◆ **Text to read**
(begin)

Bob Wiseman believes most things in life are universal or, as Lauryn Hill says, everything is everything. Bearing in mind that advice, Wiseman writes about finding the link between music and daily life, like what is common between Mary Margaret O’Hara, hiding around the corner with the lights turned off in order to record herself and his 5-year-old insisting he stop hurrying to her dance lesson and marvel at the fluff ball she is blowing toward the ceiling. Each entry is unique and compellingly written, but the themes throughout — on improvisational music, life lessons, and conflict — are ubiquitous.
Bob Wiseman likes having fun. He was on CNN lying about wanting to change his name to Prince; he played accordion on “If I Had a Million Dollars” by the Barenaked Ladies; he produced Kid in the Hall Bruce McCulloch’s “Shame-Based Man”; he was the composer for The Drawer Boy, winner of the 2018 Best Feature Film at the Canadian Film Awards; and Odetta took his hands in hers and kissed them after hearing him play prepared piano at the Bitter End on Earth Day 2000. He was also a founding member of Blue Rodeo but quit in the early ’90s when he no longer found it fun.

(end)

◆ **Available data**
(begin)

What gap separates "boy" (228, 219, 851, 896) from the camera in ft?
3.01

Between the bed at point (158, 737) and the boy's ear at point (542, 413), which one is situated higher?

(end)

◆ **Your goal**
In the Bob Wiseman text above, copy out everything from "Bob Wiseman likes" down to "found it fun.", switching "accordion" to "banjo".

◆ **Result**
Bob Wiseman likes having fun. He was on CNN lying about wanting to change his name to Prince; he played banjo on “If I Had a Million Dollars” by the Barenaked Ladies; he produced Kid in the Hall Bruce McCulloch’s “Shame-Based Man”; he was the composer for The Drawer Boy, winner of the 2018 Best Feature Film at the Canadian Film Awards; and Odetta took his hands in hers and kissed them after hearing him play prepared piano at the Bitter End on Earth Day 2000. He was also a founding member of Blue Rodeo but quit in the early ’90s when he no longer found it fun.